● **Passage for review**:
+++++

Being a bastard works.

Being a bastard works.

When I first started multipleegos.com it was simply an extension of my old LiveJournal, a place to post personal thoughts, photos of my trips, and so on. That was a long time ago, back when everyone had Friendster and Multiply.

Now I have Twitter and Facebook and Tumblr and Plurk. I have Project Otaking to keep all my geek-centric fixations compartmentalized, away from the sensitive eyes of the monoculture. (‘Monoculture’ is geekspeak for ‘people who think everyone should like the same things they do’.)

Making niche blogs tends to fragment your opinions, and I have many, many opinions.

See, I tried toning down my act. I really did. I kept my head down in law school, kept my head down at the firm. Parroted opinions I heard in the break room that morning.

But there’s a funny thing about opinions. The safer your opinions are, the less you actually have to say.

Being in sync with prevailing opinions makes you plankton, drifting along prevailing currents. Prevailing opinions prevail because people are afraid of sticking their necks out. Afraid to swim under their own power.

Take the current Philippine Reproductive Health Bill controversy. One very large herd of sheep thinks one way because the Church tells them too. Other large herds of sheep think in other ways because they hang out with herds that don’t like the Catholic Church herd (because they belong to other herds that the Church doesn’t like, like non-Catholic Christians, Wiccans, LGBTs, and so on). These dissenting herd opinions shouldn’t be confused with individual, considered opinion because of their own tendency to apply broad generalizations in their arguments (like the tiresome labeling of the Catholic Church as the Magisterium).

+++++

● **Work task 1**: In the blog post on opinions, list the groups that the text names as herds the Church does not like.
● **Work task 2**: Render the following sentence from the blog post on opinions in Spanish: "The safer your opinions are, the less you actually have to say."
● **Work task 3**: Retype the blog post on opinions, everything from "When I first" down to "many, many opinions.".

● **Dataset extract**:
+++++

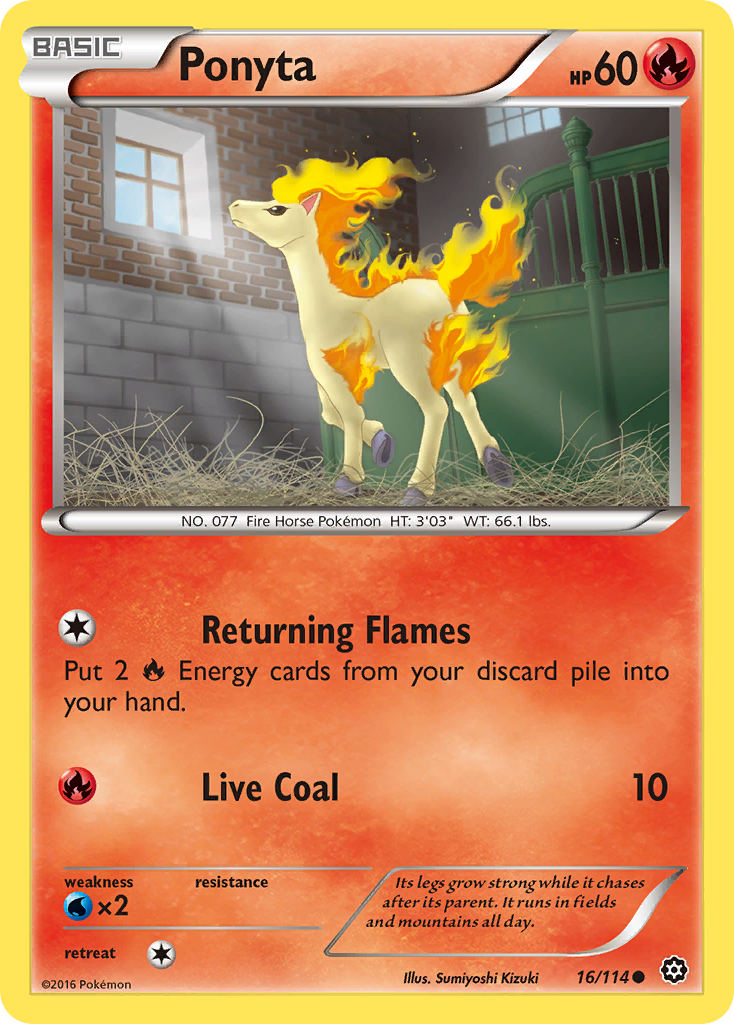 Ponyta (16/114) [XY: Steam Siege] | The Gaming-Verse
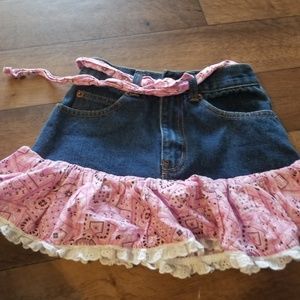 Jean skirt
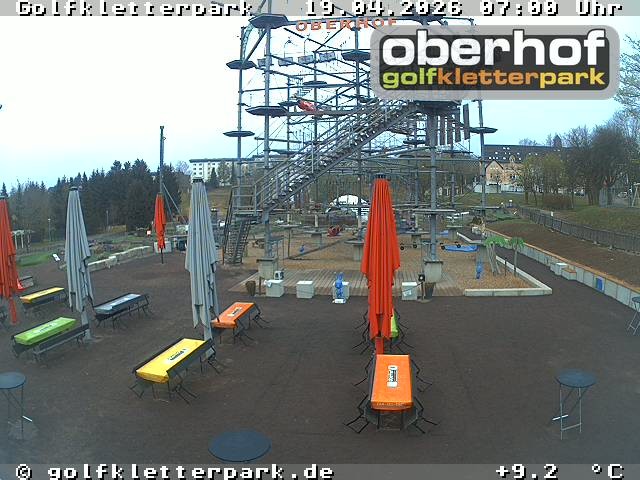 Archiv Foto Webcam Golfkletterpark Oberhof - AdventureGolf und Kletterpark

+++++

● **Answer area 1**: non-Catholic Christians, Wiccans, LGBTs

● **Answer area 2**: Cuanto más seguras sean tus opiniones, menos tienes realmente que decir.

● **Answer area 3**:
When I first started multipleegos.com it was simply an extension of my old LiveJournal, a place to post personal thoughts, photos of my trips, and so on. That was a long time ago, back when everyone had Friendster and Multiply.

Now I have Twitter and Facebook and Tumblr and Plurk. I have Project Otaking to keep all my geek-centric fixations compartmentalized, away from the sensitive eyes of the monoculture. (‘Monoculture’ is geekspeak for ‘people who think everyone should like the same things they do’.)

Making niche blogs tends to fragment your opinions, and I have many, many opinions.